EXTRACTED ENTRIES>
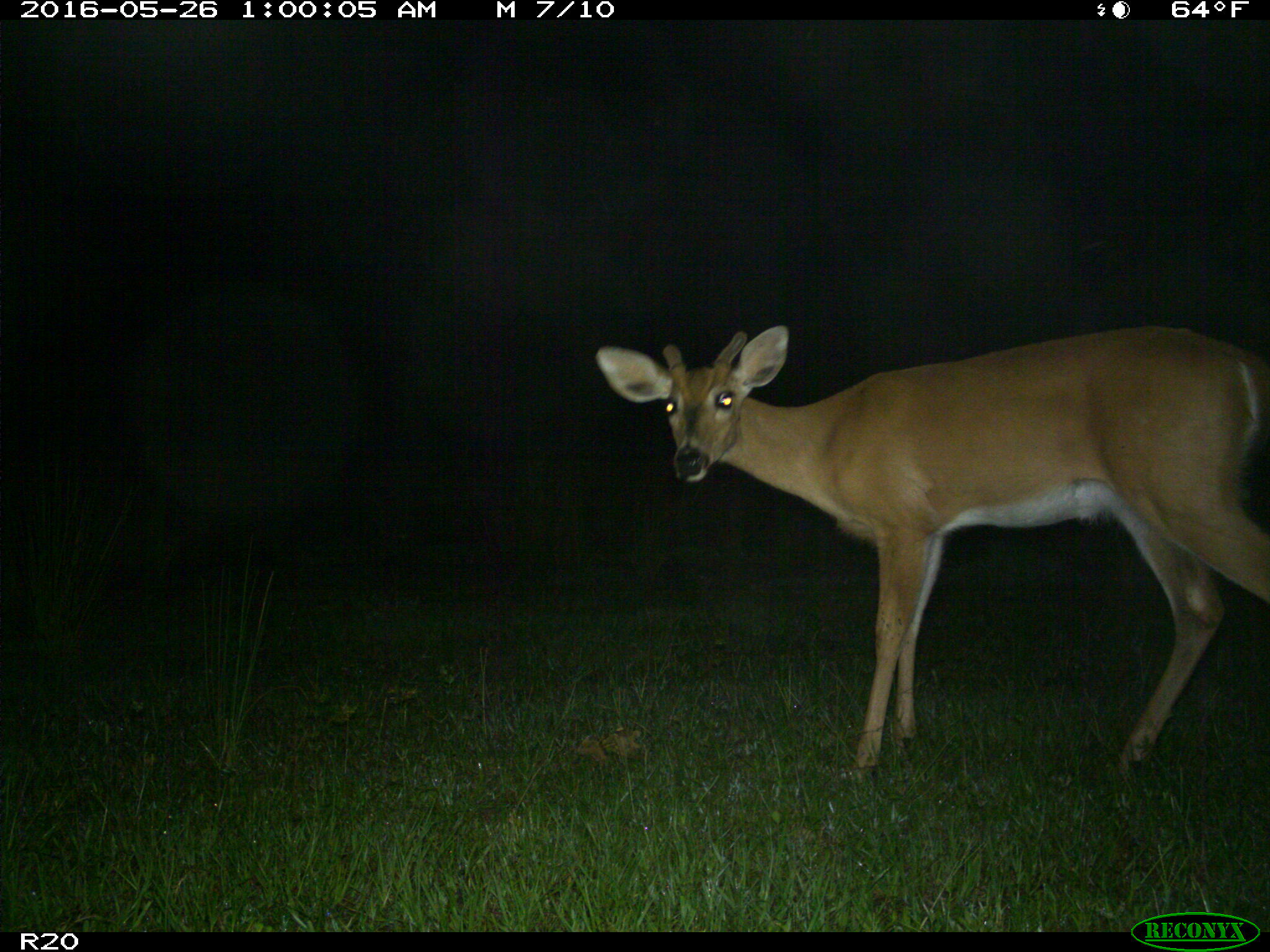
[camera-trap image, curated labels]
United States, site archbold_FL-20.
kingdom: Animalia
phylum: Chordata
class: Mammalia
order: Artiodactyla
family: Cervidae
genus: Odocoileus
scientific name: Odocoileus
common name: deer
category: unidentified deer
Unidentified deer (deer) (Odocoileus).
==
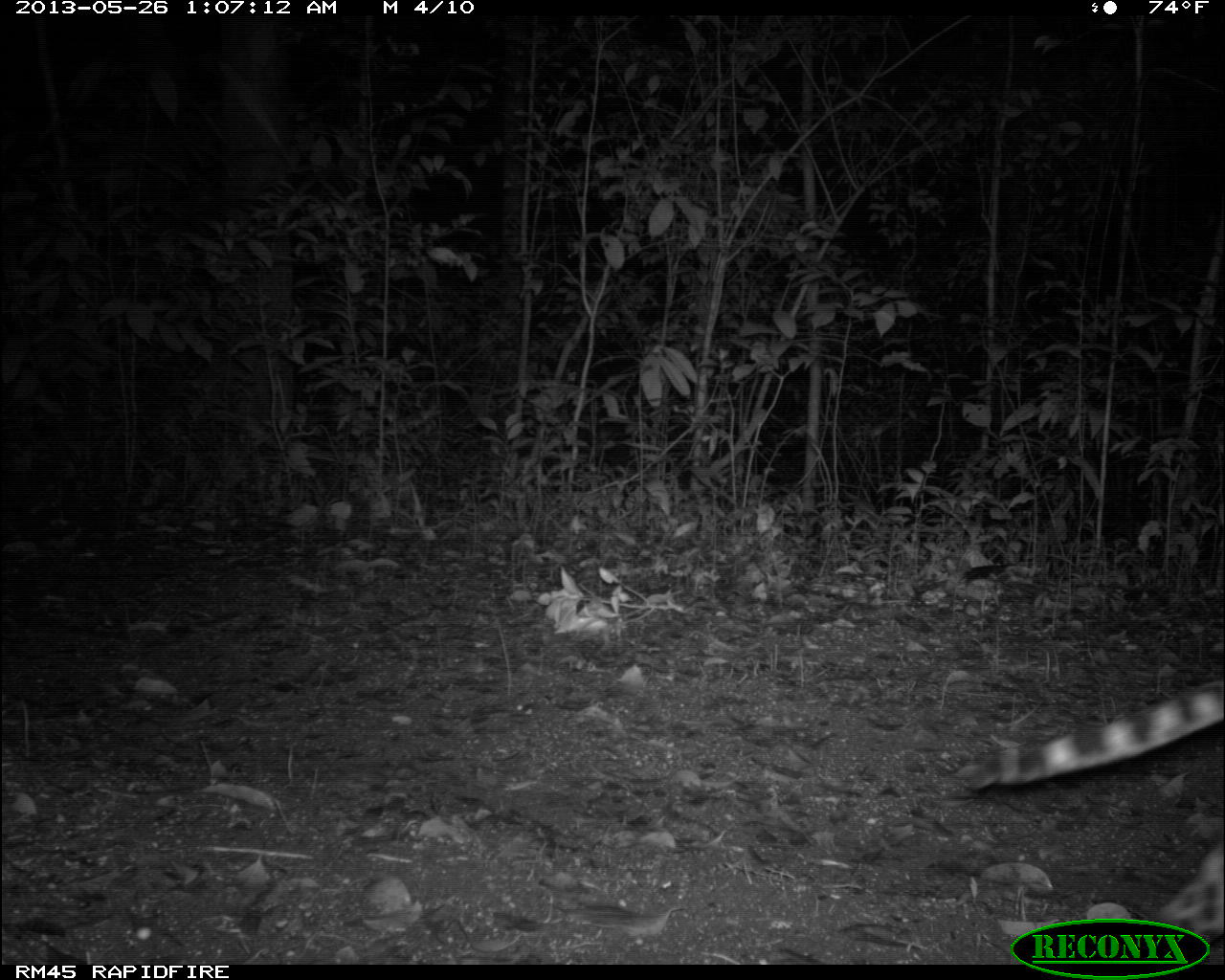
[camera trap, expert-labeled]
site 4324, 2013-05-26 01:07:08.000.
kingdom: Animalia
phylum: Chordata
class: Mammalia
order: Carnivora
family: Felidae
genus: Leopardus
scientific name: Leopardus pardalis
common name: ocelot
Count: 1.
---
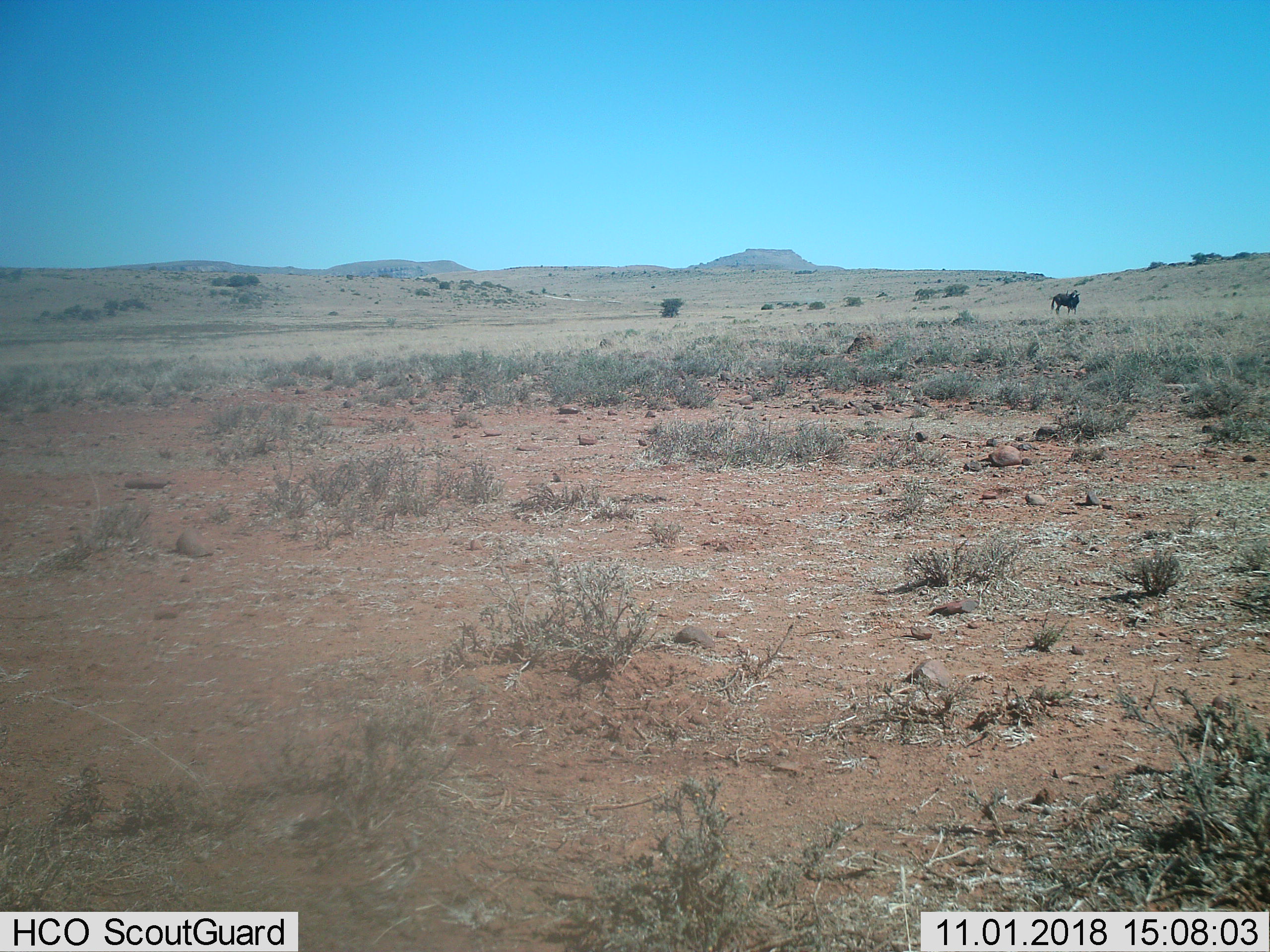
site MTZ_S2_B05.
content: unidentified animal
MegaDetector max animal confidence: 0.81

TASK TO CARRY OUT> Please find every line in the records above that holds the word "camera" and copy it.

ANSWER AREA>
[camera-trap image, curated labels]
[camera trap, expert-labeled]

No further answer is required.